*What is required:*
Please retype the records below exactly as they stand.

(Crawled caption data)

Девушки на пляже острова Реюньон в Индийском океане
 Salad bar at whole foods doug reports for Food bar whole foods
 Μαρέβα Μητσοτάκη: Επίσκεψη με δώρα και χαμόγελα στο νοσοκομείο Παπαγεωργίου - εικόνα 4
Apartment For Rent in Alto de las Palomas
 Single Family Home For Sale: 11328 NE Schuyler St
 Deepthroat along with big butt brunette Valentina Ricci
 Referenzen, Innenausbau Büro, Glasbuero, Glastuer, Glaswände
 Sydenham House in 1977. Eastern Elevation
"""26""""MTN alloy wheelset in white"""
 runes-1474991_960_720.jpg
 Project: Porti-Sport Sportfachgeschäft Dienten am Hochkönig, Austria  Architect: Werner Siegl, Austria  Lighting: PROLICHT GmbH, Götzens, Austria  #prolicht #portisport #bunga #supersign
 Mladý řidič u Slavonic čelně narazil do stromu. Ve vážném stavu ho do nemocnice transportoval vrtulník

*Finished exercise:*
Девушки на пляже острова Реюньон в Индийском океане
 Salad bar at whole foods doug reports for Food bar whole foods
 Μαρέβα Μητσοτάκη: Επίσκεψη με δώρα και χαμόγελα στο νοσοκομείο Παπαγεωργίου - εικόνα 4
Apartment For Rent in Alto de las Palomas
 Single Family Home For Sale: 11328 NE Schuyler St
 Deepthroat along with big butt brunette Valentina Ricci
 Referenzen, Innenausbau Büro, Glasbuero, Glastuer, Glaswände
 Sydenham House in 1977. Eastern Elevation
"""26""""MTN alloy wheelset in white"""
 runes-1474991_960_720.jpg
 Project: Porti-Sport Sportfachgeschäft Dienten am Hochkönig, Austria  Architect: Werner Siegl, Austria  Lighting: PROLICHT GmbH, Götzens, Austria  #prolicht #portisport #bunga #supersign
 Mladý řidič u Slavonic čelně narazil do stromu. Ve vážném stavu ho do nemocnice transportoval vrtulník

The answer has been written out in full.